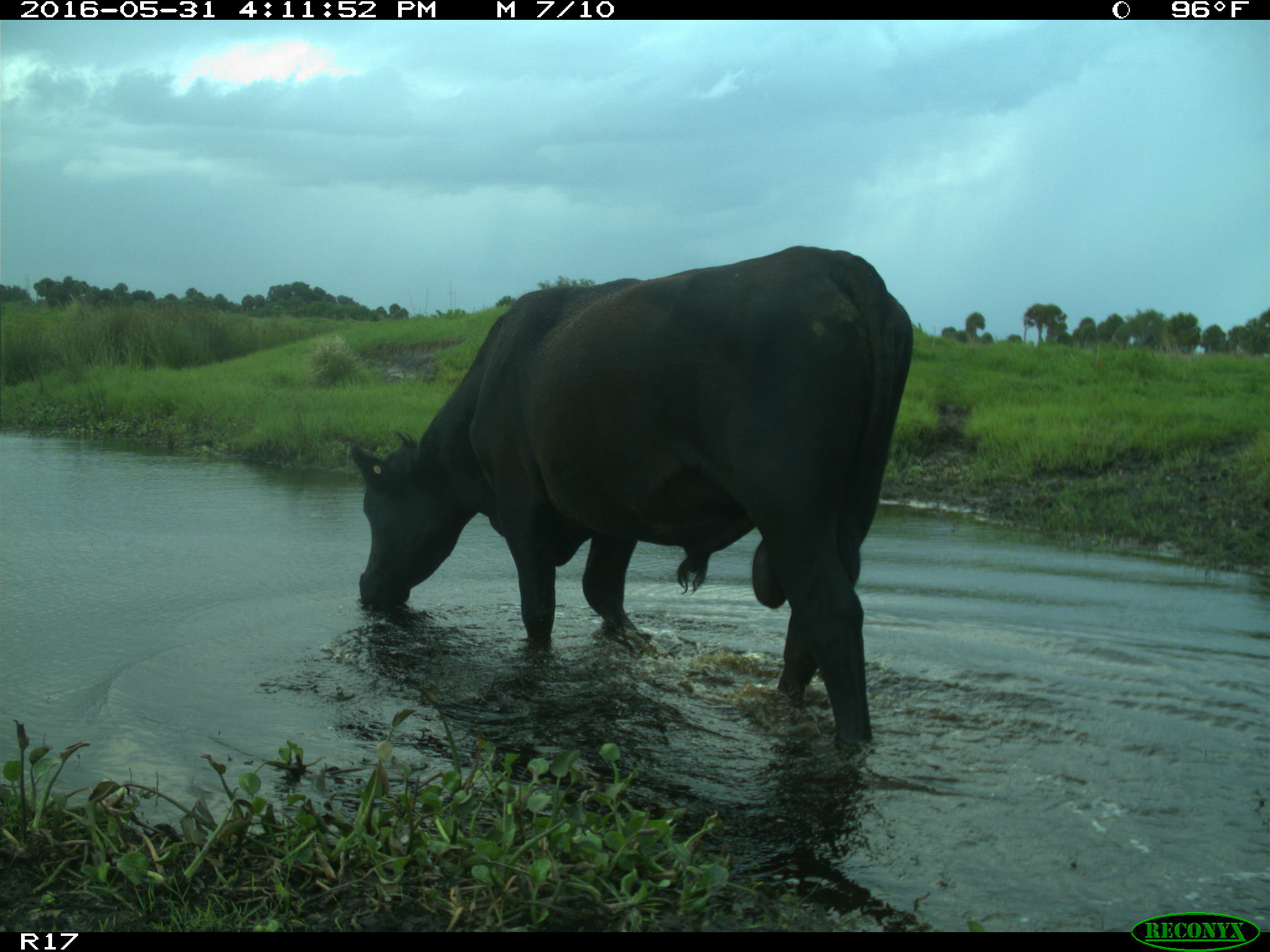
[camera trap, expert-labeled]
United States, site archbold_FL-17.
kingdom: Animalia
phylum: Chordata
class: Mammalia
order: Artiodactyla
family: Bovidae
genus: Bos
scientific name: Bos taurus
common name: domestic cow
______
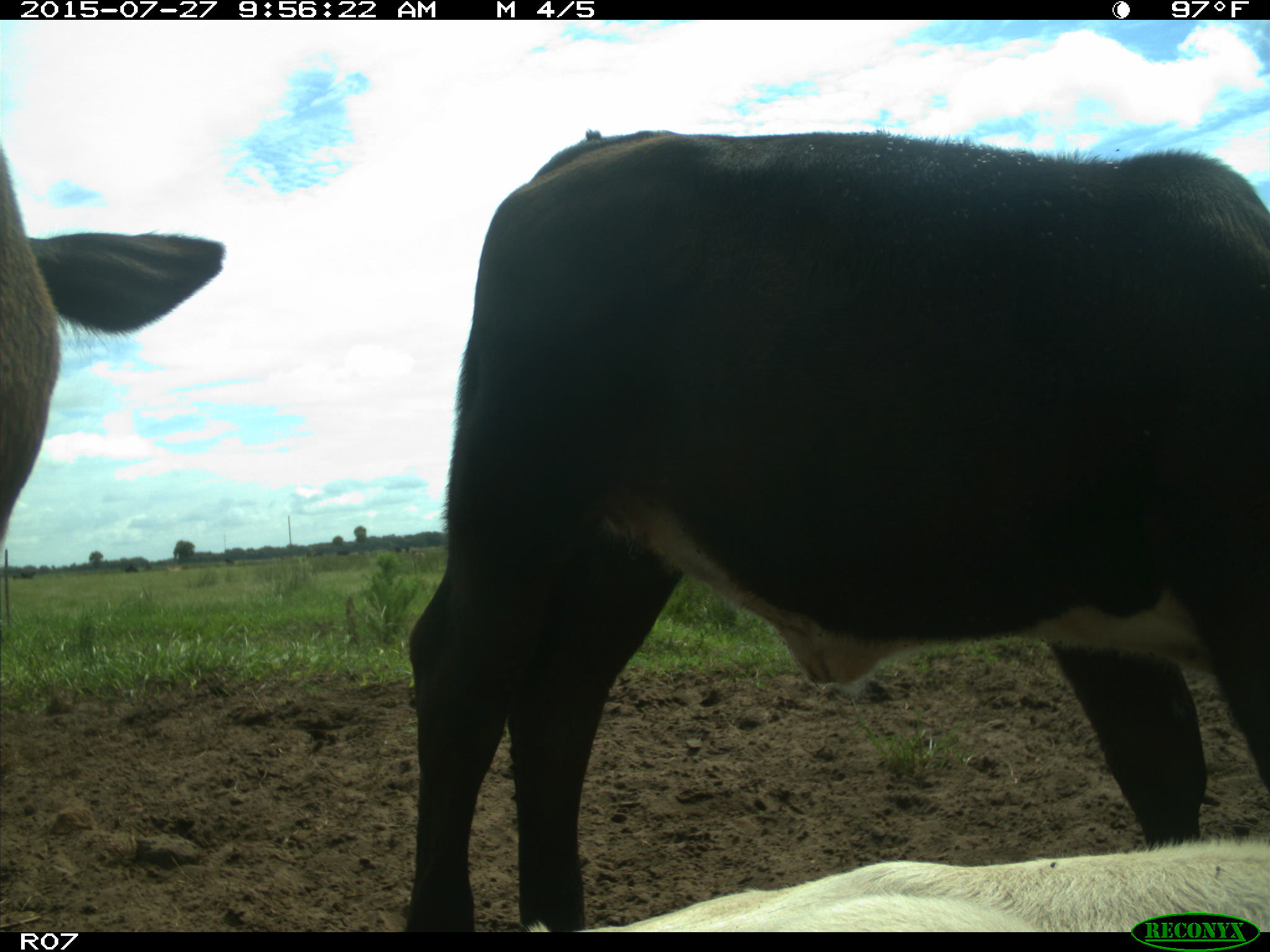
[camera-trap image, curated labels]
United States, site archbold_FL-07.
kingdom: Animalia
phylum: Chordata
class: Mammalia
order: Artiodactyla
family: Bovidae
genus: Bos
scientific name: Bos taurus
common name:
______
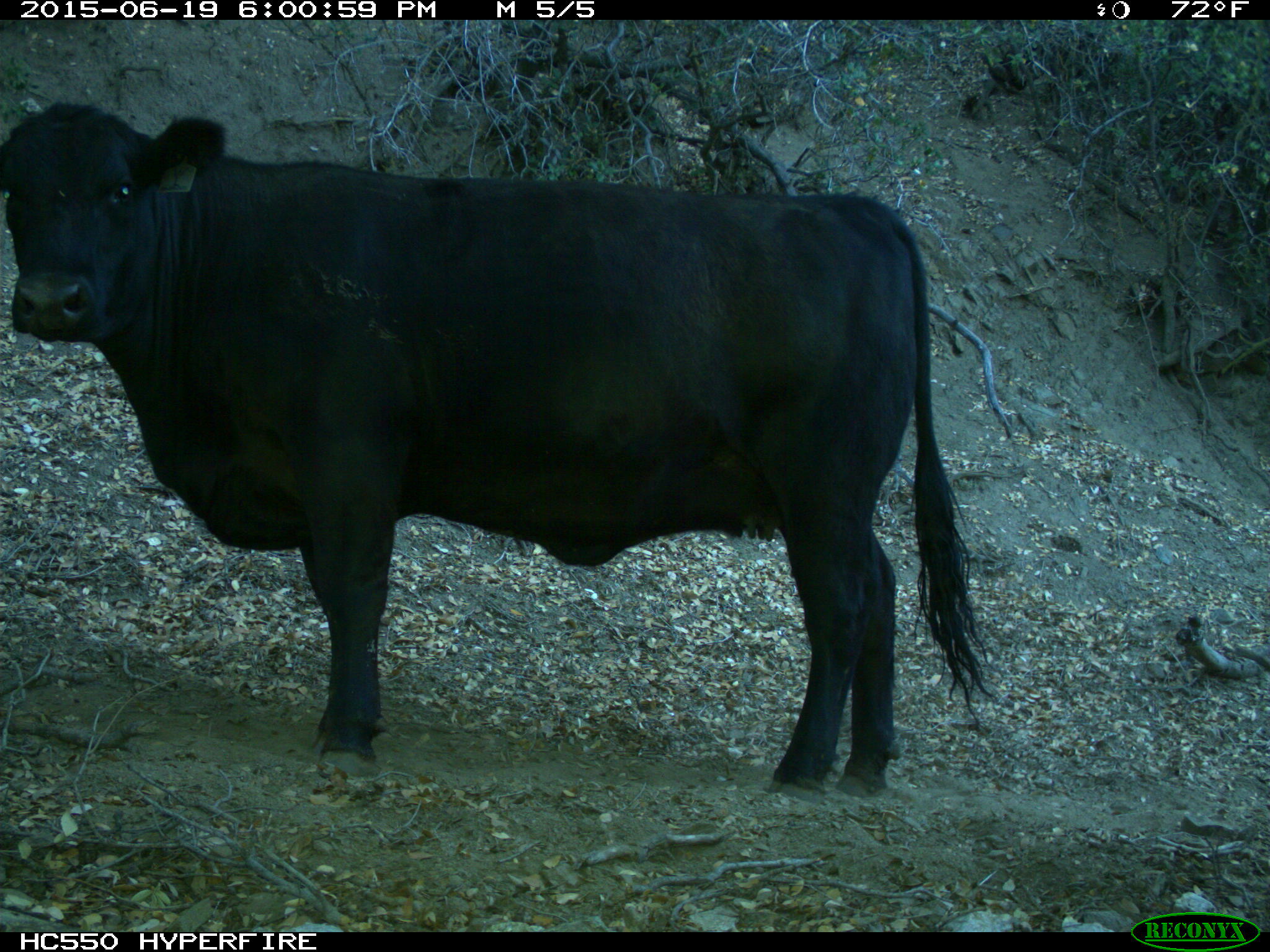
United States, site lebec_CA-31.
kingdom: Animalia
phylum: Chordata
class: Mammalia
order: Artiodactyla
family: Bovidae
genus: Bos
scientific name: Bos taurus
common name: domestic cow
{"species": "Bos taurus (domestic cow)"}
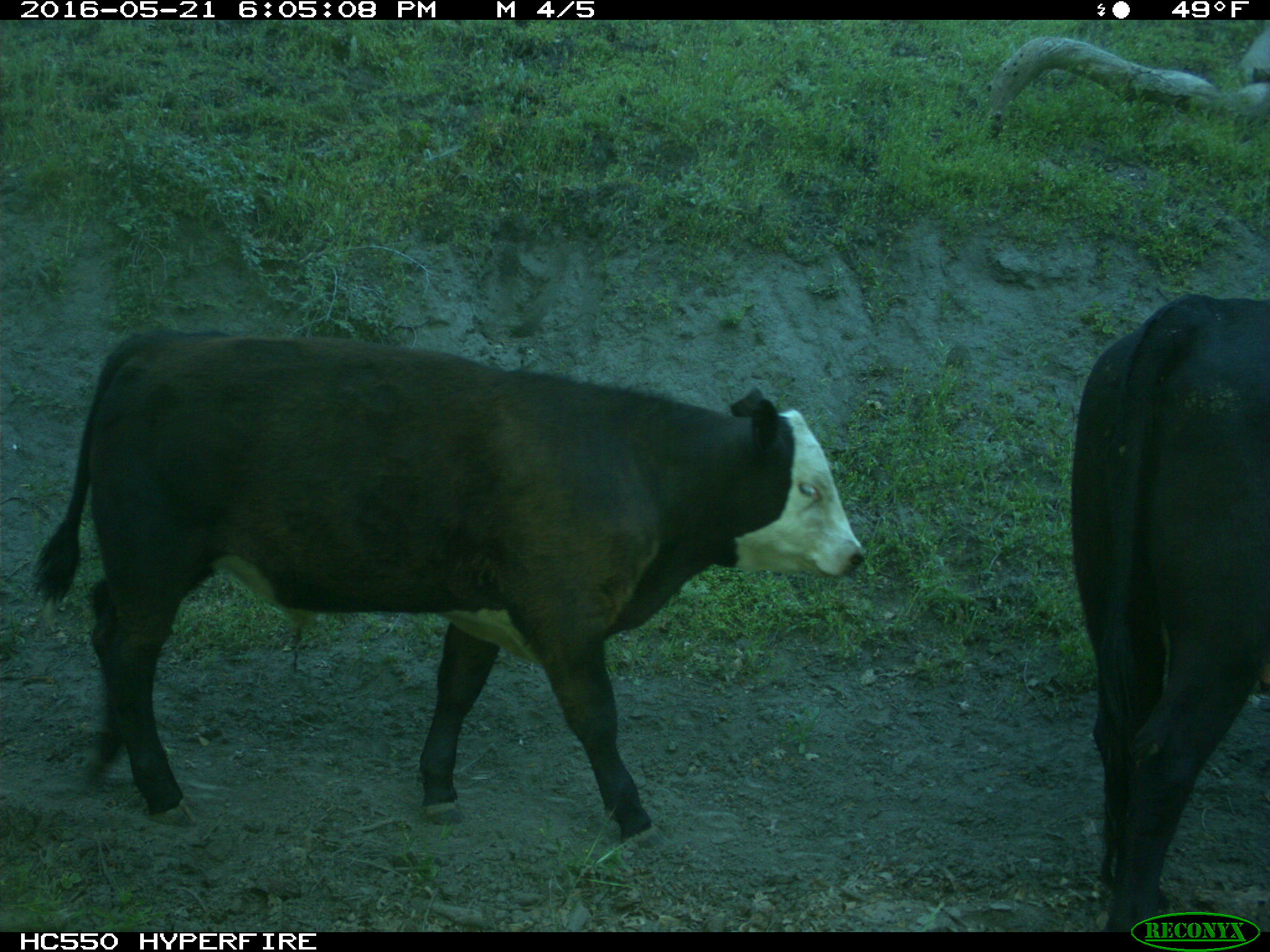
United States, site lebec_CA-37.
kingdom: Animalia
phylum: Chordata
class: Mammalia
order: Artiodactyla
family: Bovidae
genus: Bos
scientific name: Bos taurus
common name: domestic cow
______
_WORK INSTRUCTIONS_: What lines in the listing contain "site"? Copy them all.

_RESULT OF THE EXERCISE_:
United States, site archbold_FL-17.
United States, site archbold_FL-07.
United States, site lebec_CA-31.
United States, site lebec_CA-37.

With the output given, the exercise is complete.